• Actions to take:
**A)** From the 20-Mile Challenge piece, reproduce everything from "It started with" down to "thought I knew.".
**B)** In the 20-Mile Challenge piece, what were the granite boulders stacked like?

Are You Up for the 20-Mile Challenge?
Travel begins at home. Here’s how to see it like you mean it.
It started with a new road. Or rather, an old road I’d somehow never seen before.
One right turn off a two-lane blacktop I’ve driven a hundred times, and suddenly I was bouncing down a sun-bleached washboard track, wondering if my suspension could survive the curiosity. No trail signs. No Instagram geotags. Just a shimmer of heat, a silence so thick it pressed against my eardrums, and a cluster of granite boulders stacked like some kind of natural ziggurat.
I cut the engine. Looked around. Exhaled.
This wasn’t the Joshua Tree I thought I knew.
After years of desert living — smug in the belief that I’d mastered the lay of the land — I’d stumbled onto an easter egg. A place hiding in plain sight, camouflaged not by distance, but by routine.

• Dataset entries:

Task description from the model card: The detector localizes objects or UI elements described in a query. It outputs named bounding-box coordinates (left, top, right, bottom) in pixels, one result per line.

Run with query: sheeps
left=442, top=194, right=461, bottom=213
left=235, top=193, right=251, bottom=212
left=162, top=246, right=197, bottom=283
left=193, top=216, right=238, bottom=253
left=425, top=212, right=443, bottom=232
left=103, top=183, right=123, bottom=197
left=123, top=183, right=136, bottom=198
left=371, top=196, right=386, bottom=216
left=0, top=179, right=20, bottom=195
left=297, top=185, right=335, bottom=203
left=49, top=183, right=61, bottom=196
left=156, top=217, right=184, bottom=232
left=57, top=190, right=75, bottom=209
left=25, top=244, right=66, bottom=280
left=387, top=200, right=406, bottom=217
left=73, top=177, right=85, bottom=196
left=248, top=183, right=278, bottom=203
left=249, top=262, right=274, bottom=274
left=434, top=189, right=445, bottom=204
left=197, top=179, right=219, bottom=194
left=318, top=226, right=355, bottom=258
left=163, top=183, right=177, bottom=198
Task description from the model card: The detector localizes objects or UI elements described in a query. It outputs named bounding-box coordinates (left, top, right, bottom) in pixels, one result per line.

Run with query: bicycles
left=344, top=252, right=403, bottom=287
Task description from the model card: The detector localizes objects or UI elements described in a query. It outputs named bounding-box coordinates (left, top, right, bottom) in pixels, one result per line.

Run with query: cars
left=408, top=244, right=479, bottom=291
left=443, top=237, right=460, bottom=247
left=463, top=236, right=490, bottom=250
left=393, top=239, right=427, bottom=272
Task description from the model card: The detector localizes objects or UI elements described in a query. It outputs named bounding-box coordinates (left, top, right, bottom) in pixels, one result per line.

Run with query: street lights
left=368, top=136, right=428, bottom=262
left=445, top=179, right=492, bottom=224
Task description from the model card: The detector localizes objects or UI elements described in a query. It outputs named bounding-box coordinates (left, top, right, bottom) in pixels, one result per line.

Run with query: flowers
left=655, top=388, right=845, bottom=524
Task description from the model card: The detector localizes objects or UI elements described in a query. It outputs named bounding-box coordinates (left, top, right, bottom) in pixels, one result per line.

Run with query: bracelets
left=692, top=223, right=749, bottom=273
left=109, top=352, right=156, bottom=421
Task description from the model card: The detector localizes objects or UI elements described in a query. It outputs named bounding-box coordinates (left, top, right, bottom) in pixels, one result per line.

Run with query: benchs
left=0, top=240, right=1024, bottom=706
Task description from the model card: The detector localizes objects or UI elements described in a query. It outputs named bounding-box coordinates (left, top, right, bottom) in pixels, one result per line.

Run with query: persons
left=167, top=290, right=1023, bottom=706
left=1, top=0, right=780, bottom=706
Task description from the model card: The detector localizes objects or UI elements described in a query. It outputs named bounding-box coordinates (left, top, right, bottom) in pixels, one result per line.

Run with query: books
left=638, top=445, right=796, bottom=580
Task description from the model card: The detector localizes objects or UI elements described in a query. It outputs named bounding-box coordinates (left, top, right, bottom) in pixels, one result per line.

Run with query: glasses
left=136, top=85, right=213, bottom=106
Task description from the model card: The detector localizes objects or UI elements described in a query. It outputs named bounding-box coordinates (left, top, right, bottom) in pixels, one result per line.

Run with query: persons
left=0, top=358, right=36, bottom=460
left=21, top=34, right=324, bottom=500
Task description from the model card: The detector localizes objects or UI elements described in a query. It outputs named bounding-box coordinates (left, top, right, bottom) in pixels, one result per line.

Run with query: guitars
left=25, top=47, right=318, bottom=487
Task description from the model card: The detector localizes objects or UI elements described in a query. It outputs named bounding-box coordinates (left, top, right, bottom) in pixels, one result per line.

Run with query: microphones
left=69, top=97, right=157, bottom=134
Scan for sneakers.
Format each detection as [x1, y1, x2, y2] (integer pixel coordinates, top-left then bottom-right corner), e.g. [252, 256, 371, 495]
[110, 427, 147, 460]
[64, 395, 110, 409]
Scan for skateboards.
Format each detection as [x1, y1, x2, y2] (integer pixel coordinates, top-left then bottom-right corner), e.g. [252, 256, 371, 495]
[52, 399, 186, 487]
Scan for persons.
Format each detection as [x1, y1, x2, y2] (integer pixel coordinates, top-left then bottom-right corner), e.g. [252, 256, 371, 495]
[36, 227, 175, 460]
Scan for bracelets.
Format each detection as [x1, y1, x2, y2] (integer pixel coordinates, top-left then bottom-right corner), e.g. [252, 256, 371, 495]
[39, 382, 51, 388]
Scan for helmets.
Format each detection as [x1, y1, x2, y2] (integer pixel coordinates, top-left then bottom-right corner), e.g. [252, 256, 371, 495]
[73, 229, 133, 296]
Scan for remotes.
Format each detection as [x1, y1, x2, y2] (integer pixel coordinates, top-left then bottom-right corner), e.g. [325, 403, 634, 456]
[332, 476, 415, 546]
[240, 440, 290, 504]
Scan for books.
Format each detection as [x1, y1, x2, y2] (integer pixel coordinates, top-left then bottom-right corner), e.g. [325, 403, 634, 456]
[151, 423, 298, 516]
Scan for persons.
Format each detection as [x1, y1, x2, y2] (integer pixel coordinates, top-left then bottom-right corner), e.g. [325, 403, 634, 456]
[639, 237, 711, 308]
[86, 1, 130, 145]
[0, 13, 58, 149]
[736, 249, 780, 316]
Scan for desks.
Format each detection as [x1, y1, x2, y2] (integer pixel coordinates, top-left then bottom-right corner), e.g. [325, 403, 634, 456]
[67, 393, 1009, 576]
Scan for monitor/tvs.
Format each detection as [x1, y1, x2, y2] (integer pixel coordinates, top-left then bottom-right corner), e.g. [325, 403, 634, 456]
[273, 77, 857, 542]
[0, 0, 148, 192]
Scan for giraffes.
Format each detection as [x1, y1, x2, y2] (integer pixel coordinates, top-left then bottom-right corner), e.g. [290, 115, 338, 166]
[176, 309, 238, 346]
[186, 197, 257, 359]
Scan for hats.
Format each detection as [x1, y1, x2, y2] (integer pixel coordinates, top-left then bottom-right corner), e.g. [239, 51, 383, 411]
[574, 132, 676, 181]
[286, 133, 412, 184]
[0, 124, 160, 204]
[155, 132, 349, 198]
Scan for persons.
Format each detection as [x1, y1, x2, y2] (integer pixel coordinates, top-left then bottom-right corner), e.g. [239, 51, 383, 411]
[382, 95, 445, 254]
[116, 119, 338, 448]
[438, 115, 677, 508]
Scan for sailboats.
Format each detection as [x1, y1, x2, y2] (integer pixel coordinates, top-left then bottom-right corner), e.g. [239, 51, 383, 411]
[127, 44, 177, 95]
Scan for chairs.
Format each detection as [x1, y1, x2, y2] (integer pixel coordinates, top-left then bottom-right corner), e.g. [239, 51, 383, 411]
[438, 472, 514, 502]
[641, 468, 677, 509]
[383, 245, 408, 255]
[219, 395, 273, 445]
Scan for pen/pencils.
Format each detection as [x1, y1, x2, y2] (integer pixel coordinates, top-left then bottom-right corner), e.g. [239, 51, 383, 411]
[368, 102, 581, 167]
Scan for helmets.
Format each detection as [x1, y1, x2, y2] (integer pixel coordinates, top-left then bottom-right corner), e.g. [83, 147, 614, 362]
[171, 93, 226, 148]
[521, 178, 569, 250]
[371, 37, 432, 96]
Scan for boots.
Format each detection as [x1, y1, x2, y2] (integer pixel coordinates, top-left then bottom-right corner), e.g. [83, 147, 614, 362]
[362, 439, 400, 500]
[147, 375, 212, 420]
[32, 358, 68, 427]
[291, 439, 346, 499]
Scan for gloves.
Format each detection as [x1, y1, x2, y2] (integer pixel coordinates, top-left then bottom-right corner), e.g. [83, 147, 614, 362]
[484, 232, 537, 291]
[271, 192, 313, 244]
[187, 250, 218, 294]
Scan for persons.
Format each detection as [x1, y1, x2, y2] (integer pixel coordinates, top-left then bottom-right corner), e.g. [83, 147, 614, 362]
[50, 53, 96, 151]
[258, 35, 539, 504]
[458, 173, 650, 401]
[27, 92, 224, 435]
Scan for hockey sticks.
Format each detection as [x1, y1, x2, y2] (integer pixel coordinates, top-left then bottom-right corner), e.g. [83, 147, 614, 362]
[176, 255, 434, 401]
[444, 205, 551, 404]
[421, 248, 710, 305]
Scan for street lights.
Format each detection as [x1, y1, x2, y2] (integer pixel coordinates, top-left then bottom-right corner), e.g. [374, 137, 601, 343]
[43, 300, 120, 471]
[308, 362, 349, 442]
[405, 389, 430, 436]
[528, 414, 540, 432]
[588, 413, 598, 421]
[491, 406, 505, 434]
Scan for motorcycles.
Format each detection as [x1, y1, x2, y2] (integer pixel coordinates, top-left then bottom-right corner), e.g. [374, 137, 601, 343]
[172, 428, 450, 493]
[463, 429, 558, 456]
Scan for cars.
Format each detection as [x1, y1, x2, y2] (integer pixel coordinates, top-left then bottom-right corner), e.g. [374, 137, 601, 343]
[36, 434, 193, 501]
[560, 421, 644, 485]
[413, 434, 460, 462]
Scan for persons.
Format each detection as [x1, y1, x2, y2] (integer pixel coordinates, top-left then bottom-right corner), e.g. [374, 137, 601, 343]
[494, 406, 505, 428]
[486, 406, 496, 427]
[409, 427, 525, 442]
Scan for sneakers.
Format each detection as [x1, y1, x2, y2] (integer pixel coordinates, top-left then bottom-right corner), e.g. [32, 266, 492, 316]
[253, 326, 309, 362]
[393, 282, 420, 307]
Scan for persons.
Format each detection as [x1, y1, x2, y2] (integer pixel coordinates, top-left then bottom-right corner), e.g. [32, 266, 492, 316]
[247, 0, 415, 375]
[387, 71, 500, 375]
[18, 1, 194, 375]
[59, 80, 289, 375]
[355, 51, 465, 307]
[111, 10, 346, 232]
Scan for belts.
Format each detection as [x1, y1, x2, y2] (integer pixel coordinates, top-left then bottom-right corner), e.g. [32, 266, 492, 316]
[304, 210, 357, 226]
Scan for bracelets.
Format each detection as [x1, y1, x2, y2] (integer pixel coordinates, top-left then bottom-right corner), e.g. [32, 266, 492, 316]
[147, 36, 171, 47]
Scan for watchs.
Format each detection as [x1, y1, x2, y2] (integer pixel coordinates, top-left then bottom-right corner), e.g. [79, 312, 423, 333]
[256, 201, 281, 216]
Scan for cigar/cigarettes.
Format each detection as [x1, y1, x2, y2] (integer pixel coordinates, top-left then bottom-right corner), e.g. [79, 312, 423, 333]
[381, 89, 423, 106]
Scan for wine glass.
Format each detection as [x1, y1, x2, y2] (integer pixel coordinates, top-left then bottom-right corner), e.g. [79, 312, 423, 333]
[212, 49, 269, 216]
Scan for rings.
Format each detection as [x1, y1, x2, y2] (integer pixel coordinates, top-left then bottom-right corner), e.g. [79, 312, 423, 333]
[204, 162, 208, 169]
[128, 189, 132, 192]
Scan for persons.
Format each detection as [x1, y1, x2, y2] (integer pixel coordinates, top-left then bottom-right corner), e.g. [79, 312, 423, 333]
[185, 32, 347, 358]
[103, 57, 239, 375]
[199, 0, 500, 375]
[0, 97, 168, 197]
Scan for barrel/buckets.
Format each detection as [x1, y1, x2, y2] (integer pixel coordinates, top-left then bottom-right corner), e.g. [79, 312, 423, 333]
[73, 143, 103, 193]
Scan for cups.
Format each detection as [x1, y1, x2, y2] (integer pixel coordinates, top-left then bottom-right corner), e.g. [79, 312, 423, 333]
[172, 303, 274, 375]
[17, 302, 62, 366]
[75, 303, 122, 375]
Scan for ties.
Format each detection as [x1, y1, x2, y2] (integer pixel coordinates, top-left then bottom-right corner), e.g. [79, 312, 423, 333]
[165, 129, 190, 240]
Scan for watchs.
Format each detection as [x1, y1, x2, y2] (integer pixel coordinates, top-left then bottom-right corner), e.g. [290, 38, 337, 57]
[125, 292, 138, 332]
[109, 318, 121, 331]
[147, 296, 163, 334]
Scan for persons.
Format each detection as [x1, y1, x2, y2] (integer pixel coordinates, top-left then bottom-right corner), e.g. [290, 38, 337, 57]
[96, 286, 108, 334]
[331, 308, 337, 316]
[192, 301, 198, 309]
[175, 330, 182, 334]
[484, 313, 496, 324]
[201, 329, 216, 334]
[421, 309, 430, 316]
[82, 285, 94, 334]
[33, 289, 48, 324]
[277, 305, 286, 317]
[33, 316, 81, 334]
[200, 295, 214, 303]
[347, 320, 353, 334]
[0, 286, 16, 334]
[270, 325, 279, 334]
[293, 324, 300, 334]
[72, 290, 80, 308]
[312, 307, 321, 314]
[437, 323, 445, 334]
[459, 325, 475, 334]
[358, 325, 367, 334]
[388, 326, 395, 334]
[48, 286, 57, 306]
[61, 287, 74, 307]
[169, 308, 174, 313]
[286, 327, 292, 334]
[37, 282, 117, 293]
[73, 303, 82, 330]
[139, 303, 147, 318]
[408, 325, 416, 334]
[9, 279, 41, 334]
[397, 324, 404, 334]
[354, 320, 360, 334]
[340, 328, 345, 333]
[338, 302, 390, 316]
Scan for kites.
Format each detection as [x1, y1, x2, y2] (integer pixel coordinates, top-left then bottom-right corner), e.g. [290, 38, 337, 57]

• Answers by item number:
**A)**
It started with a new road. Or rather, an old road I’d somehow never seen before.
One right turn off a two-lane blacktop I’ve driven a hundred times, and suddenly I was bouncing down a sun-bleached washboard track, wondering if my suspension could survive the curiosity. No trail signs. No Instagram geotags. Just a shimmer of heat, a silence so thick it pressed against my eardrums, and a cluster of granite boulders stacked like some kind of natural ziggurat.
I cut the engine. Looked around. Exhaled.
This wasn’t the Joshua Tree I thought I knew.

**B)** Some kind of natural ziggurat.